According to ratings agency DBRS, WestLB’s full-year 2009 results, released in March, demonstrated “the strength of the bank’s core franchise and the significant progress achieved towards rebuilding the earnings generation ability of the core bank”. WestLB posted group losses of €503m in 2009, but the core bank’s adjusted profit was €292m.
The likelihood is that it will continue to be developments at WestLB that set the scene for the rest of the sector. The regional savings banks that own the bank held a meeting in April at which it was decided that the preferred future for the bank was consolidation within the Landesbank sector. Nevertheless, they also refused to rule out a sale to a foreign private equity firm if that was the only solution.
With Berlin now holding a stake in WestLB, the federal government has a strong influence on events – more so than at firms where its offers of aid have been rebuffed. Bavaria’s BayernLB has, for example, consistently rejected any involvement with Soffin in spite of the huge losses that it suffered in particular from its majority-owned subsidiary Hypo Group Alpe Adria. The bank did accept assistance from the Austrian government, however, as well as from the Carinthia region and other shareholders. The European Commission in December 2009 approved the aid on condition that the bank undertook a restructuring plan.

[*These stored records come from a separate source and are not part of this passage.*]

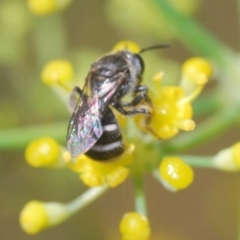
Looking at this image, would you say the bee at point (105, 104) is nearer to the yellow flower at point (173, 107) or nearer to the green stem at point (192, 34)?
the yellow flower at point (173, 107)

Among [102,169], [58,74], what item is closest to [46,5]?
[58,74]

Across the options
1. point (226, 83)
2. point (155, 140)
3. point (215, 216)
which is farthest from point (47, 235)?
point (155, 140)

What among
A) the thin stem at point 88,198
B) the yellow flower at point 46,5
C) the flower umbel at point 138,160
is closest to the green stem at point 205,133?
the flower umbel at point 138,160

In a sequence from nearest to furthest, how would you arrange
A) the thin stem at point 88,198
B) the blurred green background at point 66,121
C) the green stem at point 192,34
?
the thin stem at point 88,198
the green stem at point 192,34
the blurred green background at point 66,121

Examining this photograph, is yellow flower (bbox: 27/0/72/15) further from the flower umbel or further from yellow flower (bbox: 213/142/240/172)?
yellow flower (bbox: 213/142/240/172)

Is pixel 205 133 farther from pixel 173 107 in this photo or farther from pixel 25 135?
pixel 25 135

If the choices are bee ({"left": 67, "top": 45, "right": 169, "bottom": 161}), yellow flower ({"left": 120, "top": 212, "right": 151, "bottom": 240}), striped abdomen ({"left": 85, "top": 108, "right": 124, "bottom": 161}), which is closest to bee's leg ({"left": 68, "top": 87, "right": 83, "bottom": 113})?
bee ({"left": 67, "top": 45, "right": 169, "bottom": 161})
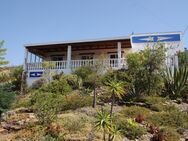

Ultimately, though, the German federal government is seen as likely to end up taking silent participations in most or all of the seven Landesbanks. Behind the scenes that participation is expected to be not so silent. Consolidation could see a first stage of regrouping into perhaps three firms, with an eventual target of just one that serves German small and mid-cap industries – although that programme is at this stage purely speculative and would take years to realise.
That the federal government can still call the shots in disputes with the Landesbank shareholders was shown dramatically in November 2009. The savings bank owners of WestLB briefly looked to be on the point of triggering a new banking crisis by indicating that they were not prepared to give the firm any more support. The move triggered a sudden blow-out in spreads until the federal government forced the savings banks to back down and agree to pour in significant amounts of aid alongside Berlin’s participation.